● **Exercise**: In the text on learning C++, copy the part that begins at "Keep in mind" and stops after "degree of bias.", substituting "fans" for "devotees".

───── Excerpted text

No, you do not need to learn C (or any other language) first.

Keep in mind that this question starts Holy Wars among devotees of various languages, and particularly among those who still see C++ with some degree of bias.

C++ is a language in its own right, and it is just as easy to learn C++ memes as it is to learn any other language’s way of doing things. While learning other languages in addition to C++ is an excellent expenditure of your time, C++ isn’t so difficult that you need to be educated with someone else’s idea of what you ought to know first.

That is, if you want to learn C++, don’t waste your time with anything else; just learn C++.

As for C in particular, there is good reason not to learn it first, particularly if you are a beginner. C++ has been called ‘a better C,’ but it really is a different language. The way you think about and do things is different in C++ than C. Moreover, many ways of doing things in C are the wrong way in C++.

──────────
───── Dataset

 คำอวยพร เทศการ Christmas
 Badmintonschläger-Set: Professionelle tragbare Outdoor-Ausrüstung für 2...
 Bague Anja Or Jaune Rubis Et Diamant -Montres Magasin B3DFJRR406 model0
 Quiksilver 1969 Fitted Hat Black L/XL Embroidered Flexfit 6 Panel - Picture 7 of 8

──────────
───── Dataset

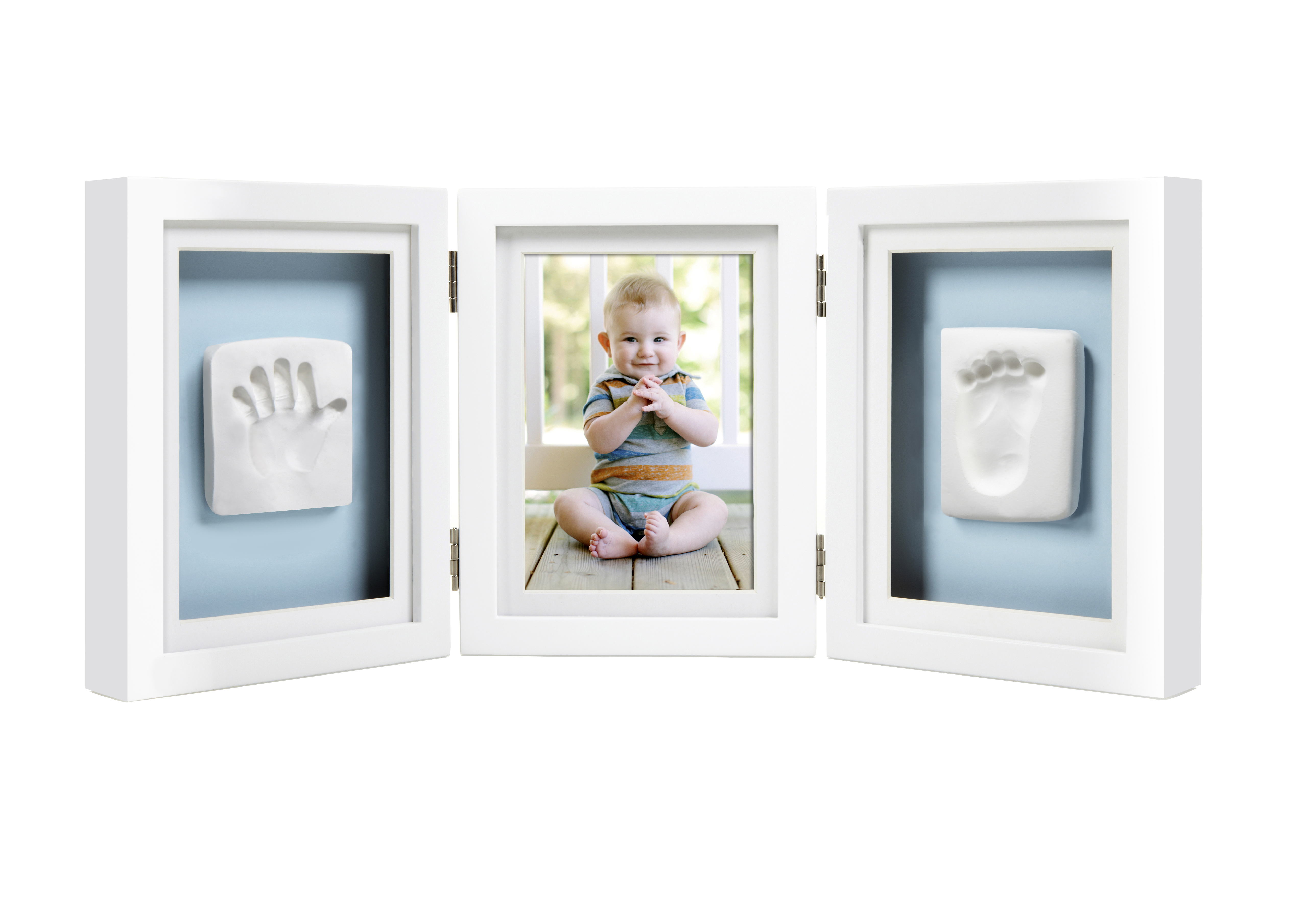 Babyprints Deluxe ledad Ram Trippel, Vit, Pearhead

──────────

● **Expected answer**:
Keep in mind that this question starts Holy Wars among fans of various languages, and particularly among those who still see C++ with some degree of bias.